2. 保障立法过程中的专家论证与公众参与
在完成协同立法前期调研与初期论证工作后,各地人大还应保障在立法过程中的专家咨询和公众参与工作。一方面,专家论证可以为协同立法提供最专业的技术支持与前沿理论指导,帮助相关部门一线执法人员更好地理解法条,解答复杂的法律争议。为实现这一目标,地方人大及政府部门可以共同建立一个包含法律、经济、税务、环境、社会、历史文化等包含多领域专家与学者的专家人才库,定期或不定期为立法工作提供不限于法律的专业咨询服务。地方人大及政府部门可以邀请专家库内专家出席专家论证会、新闻听证会,面对面参与立法讨论与辩论,让法律条文经得起“质检”。另一方面,要拓宽协同立法过程中的渠道保障公众参与,让立法反映人民群众的呼声。[8]例如,地方人大可以通过地方大大基层立法联系点、民意联络站等公共平台公开征求公民意见,利用官方多媒体、自媒体等新方式新渠道,鼓励公众积极参与到立法过程中来,收集最直接的群众意见。通过保障立法过程中的专家论证与公众参与能够提高立法的民主性和公开性,可以有效提高立法质量,增进人民对立协同立法的认同。
(四)建立全方位的跨区域联动工作机制
前文提到,协同立法的关键在于实现“求同存异”,消除地人大立法工作中的分歧与隔阂。对于跨区域的执法工作而言,建立全方位的包括联合执法、立法评估在内的跨区域联动机制显得尤为迫切。
1. 建立跨区域的联动执法合作机制
协同立法的重要目标之一就是为政府部门执法明确依据。若立法后不能执法,法将不法。因次,必须建立跨区域联动执法合作机制保障法律落实效果。这一联动执法合作机制应当包括但不限于信息共享、联合执法、案件管辖移送等多方面的内容。通过常态化沟通方式尽可能消除执法矛盾与冲突,以实现执法资源的优势最大化。通过建立跨区域的执法合作机制,一方面可以直接推进地方治理工作,严厉打击区域内多地“缓冲地带”的违法行为,一改执法部门以前不想管、管不了的尴尬境地;另一方面,建立联动机制也能促进不同地区执法部门之间的沟通与协作,共同打击违法行为,特别是那些跨越行政区划的违法行为。通过长时间的执法合作、交流以及信息经验共享,也能促进区域内各地执法人员的专业能力和执法水平,有助于实现协同立法保障公民权益的最终目标。[9]
2. 建立协同立法效果评估与反馈机制
为提升我国地方人大协同立法质量,在完成执法联动工作的基础上,还需要建立一套成熟的评估与反馈协同立法效果的机制。协同立法法律条文的出台与实施并不代表协同立法工作彻底结束,地方人大可以通过评估与反馈机制能提升整个立法项目的实施效果。地方人大可以通过委托第三方评估机构或专家教授定期对已实施的协同立法条文进行效果评估,包括法律的执行情况、社会影响、经济效益以及是否符合群众预期等多个方面。[10]立法机关得到反馈结果后可以定期召开会议,邀请专家库专家,以该评估结果为重要参考依据,修订和完善后续相关法律。需特别说明的是,整个评估过程应当尽可能保障公开透明,接受社会各界的监督。
总结与展望
中国地方人大协同立法模式从第一次试点到如今在神州大地全面开花已经整整走过了十个年头。本文通过分析地方人大协同立法现状、国内外案例经验,探索研究该模式面临的困局并针对性地提出适合中国地方人大协同立法的实践路径,建议设计一套完整的地方人大协同立法机制,保障高质量立法,实现区域经济社会生态法治一体化发展。

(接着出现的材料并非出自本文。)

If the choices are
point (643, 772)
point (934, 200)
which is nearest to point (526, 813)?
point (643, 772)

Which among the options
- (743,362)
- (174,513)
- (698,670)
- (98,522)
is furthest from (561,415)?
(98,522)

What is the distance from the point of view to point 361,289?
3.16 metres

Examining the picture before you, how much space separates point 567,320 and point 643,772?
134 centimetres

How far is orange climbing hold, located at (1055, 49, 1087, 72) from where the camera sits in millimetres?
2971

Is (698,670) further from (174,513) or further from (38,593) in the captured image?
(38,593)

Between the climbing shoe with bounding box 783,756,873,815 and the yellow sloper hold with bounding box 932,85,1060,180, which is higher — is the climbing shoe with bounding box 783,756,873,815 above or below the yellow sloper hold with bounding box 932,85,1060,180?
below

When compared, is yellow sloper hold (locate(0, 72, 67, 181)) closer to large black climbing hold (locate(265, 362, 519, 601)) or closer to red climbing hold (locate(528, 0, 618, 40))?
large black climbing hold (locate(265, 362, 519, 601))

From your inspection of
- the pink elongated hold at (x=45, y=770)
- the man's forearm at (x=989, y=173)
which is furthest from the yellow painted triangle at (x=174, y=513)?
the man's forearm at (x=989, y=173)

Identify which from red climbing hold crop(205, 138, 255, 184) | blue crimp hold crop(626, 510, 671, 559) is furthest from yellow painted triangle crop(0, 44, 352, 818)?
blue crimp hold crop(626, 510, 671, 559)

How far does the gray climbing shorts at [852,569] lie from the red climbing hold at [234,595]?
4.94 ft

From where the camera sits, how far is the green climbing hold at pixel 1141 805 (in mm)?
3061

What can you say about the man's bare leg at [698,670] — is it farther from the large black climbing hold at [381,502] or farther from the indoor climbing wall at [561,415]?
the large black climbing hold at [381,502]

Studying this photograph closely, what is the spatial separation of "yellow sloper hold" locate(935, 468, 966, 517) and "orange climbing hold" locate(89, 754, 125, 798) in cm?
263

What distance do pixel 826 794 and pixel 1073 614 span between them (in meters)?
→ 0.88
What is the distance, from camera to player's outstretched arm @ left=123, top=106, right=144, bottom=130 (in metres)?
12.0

在未来,各地地方人大还将继续吸收国内外协同立法工作有益立法实践经验,并针对协同立法实践中出现的新问题一一解决。笔者坚信,在未来,各省市地方人大将加强生态环境重点领域的协同立法,并引入人工智能等最新科技手段,提高区域内综合法治水平,落实立法监督责任,切实保障公民权益,为社会主义法治中国建设和中华民族伟大复兴提供立法保障。
本文首发于《萍乡学院学报》,并在豫鄂赣三省宪法学研究会、地方立法研究会2024年年会中,荣获优秀奖。